What you should do:
Reproduce the text of every record below word for word, omitting the pictures.

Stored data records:

+ + + + + + +

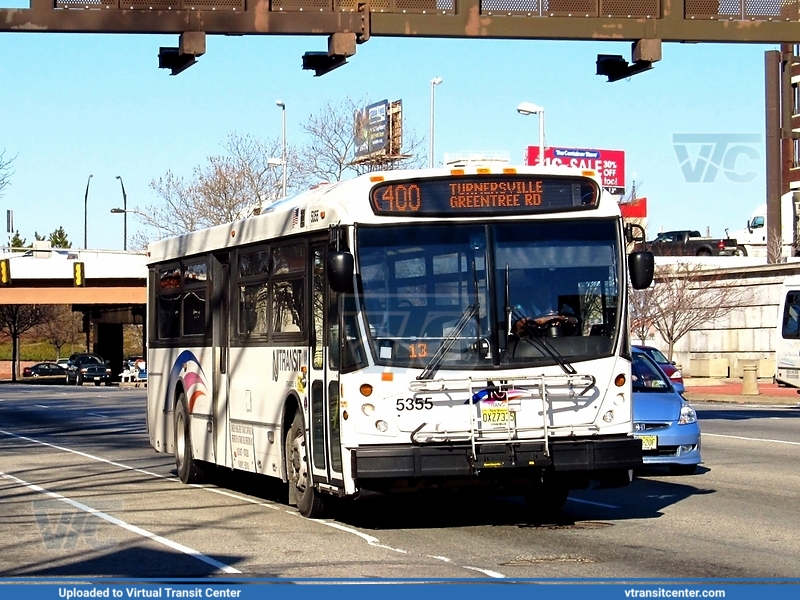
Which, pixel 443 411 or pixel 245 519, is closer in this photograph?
pixel 443 411

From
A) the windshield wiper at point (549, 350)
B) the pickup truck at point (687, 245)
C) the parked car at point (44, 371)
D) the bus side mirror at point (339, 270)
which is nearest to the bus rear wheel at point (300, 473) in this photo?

+ + + + + + +

Output of the task:
Which, pixel 443 411 or pixel 245 519, is closer in this photograph?
pixel 443 411

From
A) the windshield wiper at point (549, 350)
B) the pickup truck at point (687, 245)
C) the parked car at point (44, 371)
D) the bus side mirror at point (339, 270)
which is nearest to the bus rear wheel at point (300, 473) in this photo?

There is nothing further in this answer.